Mais, ensuite, il saura bien se plaindre d’avoir fini par être condamné à ce genre de peine dont nous commençons à comprendre en quoi elle aura sanctionné un ensemble invraisemblable de malversations dont nous ne connaissons pas vraiment la visée de fond, mais qui nous semblent de plus en plus graves au regard de la situation internationale du temps et de la localisation géographique dans laquelle Margolin lui-même s’agite jusqu’à pouvoir apparaître comme un élément très important dans un réseau de résistance souterraine aux Soviétiques et d’accointance plus ou moins nettement recherchée avec les… nazis.
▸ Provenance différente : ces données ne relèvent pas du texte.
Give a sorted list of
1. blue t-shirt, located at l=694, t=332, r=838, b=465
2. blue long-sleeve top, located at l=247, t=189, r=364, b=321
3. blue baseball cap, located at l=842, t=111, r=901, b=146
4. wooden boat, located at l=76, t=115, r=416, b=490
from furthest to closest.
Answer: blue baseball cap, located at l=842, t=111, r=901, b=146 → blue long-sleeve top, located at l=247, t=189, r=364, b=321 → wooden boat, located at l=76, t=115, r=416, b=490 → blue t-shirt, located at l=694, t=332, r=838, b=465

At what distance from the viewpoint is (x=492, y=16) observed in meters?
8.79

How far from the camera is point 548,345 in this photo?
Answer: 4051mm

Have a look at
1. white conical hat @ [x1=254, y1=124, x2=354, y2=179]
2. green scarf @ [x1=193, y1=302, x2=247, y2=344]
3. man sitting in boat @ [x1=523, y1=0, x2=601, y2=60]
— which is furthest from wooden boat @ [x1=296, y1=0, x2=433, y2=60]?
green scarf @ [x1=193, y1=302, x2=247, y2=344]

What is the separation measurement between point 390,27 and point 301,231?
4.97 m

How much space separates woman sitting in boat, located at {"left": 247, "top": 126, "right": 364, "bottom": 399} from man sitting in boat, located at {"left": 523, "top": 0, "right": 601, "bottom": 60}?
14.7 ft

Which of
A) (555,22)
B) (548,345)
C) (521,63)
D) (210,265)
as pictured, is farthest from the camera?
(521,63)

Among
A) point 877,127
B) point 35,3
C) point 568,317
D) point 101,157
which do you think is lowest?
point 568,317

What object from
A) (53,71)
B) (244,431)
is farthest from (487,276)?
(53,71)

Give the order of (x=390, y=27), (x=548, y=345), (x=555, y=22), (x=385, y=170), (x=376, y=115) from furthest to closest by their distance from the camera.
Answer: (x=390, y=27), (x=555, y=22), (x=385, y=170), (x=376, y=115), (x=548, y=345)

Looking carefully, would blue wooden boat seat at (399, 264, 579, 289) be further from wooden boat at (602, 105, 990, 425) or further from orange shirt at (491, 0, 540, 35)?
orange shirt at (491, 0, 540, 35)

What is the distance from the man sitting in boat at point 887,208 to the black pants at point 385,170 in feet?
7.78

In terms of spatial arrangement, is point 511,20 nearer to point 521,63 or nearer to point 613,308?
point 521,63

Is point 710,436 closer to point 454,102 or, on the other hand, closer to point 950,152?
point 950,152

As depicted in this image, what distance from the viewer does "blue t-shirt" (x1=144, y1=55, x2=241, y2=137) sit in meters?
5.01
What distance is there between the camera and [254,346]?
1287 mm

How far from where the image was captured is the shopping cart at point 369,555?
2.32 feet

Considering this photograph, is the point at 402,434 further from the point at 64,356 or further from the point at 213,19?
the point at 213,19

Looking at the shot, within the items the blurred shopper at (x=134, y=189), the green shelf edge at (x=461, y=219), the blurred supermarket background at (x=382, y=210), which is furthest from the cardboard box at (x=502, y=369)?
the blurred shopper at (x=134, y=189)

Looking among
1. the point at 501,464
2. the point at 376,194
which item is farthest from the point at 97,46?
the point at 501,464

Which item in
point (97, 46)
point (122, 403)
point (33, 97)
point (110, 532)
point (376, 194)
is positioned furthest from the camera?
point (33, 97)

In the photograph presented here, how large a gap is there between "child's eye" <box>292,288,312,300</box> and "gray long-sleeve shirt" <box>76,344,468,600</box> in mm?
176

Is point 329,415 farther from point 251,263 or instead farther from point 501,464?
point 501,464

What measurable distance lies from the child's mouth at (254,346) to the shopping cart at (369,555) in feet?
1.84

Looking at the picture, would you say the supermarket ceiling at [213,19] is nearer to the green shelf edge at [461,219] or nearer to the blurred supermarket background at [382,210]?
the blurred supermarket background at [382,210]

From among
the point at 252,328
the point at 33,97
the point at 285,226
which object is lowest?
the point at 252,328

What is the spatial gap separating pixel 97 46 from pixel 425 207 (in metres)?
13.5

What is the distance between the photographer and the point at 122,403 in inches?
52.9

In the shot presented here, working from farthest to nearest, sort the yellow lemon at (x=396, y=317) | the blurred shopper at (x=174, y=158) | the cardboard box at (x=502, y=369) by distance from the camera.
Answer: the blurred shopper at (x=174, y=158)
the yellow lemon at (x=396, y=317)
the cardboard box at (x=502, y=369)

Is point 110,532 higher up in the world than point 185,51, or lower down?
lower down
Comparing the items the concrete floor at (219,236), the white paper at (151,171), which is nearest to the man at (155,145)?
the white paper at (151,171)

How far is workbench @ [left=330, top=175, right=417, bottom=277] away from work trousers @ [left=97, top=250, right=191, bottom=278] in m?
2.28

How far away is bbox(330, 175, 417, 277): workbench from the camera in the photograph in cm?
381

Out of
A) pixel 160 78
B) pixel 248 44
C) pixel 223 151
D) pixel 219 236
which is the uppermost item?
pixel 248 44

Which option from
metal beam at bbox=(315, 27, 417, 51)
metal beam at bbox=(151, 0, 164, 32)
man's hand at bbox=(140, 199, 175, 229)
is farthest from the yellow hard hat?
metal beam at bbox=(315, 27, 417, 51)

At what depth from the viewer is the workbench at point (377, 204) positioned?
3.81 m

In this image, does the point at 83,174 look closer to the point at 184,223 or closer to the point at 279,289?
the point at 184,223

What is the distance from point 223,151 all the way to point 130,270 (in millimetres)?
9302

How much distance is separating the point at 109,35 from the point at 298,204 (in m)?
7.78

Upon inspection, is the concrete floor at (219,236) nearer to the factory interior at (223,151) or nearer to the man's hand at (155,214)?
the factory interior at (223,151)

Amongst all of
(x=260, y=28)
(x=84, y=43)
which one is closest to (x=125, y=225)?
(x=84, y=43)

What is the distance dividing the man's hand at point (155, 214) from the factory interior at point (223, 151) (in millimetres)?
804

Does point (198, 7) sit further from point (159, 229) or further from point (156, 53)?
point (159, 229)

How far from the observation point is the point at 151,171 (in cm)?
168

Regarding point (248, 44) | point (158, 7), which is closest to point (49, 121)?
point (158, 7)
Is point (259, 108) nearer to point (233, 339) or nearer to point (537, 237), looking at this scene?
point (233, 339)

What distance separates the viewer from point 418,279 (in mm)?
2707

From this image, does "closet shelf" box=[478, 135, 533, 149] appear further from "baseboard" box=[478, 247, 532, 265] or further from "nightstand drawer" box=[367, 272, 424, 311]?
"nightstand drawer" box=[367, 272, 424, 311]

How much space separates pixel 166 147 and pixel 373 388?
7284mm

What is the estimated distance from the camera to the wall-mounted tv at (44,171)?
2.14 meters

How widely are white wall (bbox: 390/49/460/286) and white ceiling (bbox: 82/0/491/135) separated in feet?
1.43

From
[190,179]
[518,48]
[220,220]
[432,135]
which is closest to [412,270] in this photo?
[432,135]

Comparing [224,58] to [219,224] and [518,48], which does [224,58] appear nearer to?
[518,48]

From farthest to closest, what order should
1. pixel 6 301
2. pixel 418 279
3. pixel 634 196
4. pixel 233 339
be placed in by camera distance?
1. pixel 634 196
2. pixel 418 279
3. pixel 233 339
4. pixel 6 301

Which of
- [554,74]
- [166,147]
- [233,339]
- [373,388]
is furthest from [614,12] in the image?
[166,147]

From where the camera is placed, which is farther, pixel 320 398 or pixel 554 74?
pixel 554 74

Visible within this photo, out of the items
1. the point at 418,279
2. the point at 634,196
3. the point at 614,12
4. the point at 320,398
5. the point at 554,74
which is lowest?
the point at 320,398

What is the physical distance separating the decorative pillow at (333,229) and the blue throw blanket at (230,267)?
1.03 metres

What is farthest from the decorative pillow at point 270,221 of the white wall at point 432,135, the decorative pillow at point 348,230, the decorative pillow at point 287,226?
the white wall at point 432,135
En tout cas, il est très fier de l’annoncer :
« Le 8 mars 1940, je posai le pied dans la rue Saint-Roch, à Bialystok. C’était la « Journée internationale de la Femme » et les haut-parleurs, dans les rues, transmettaient, à cette occasion, des discours de fête. Je prêtai l’oreille et je reconnus une voix féminine, aiguë : c’était celle d’Assia. » (page 93)

Or, Assia est une parente éloignée de Margolin lui-même… Mais, même si elle est juive comme lui, elle n’est pas originaire du même milieu social, et sa scolarité ne lui a pas fait perdre le fil d’un engagement politique de longue haleine :
« Elle appartenait à une famille de travailleurs. Les années estudiantines d’Assia s’étaient passées à Varsovie. Elle manquait de tout, ne mangeait pas à sa faim. » (page 93)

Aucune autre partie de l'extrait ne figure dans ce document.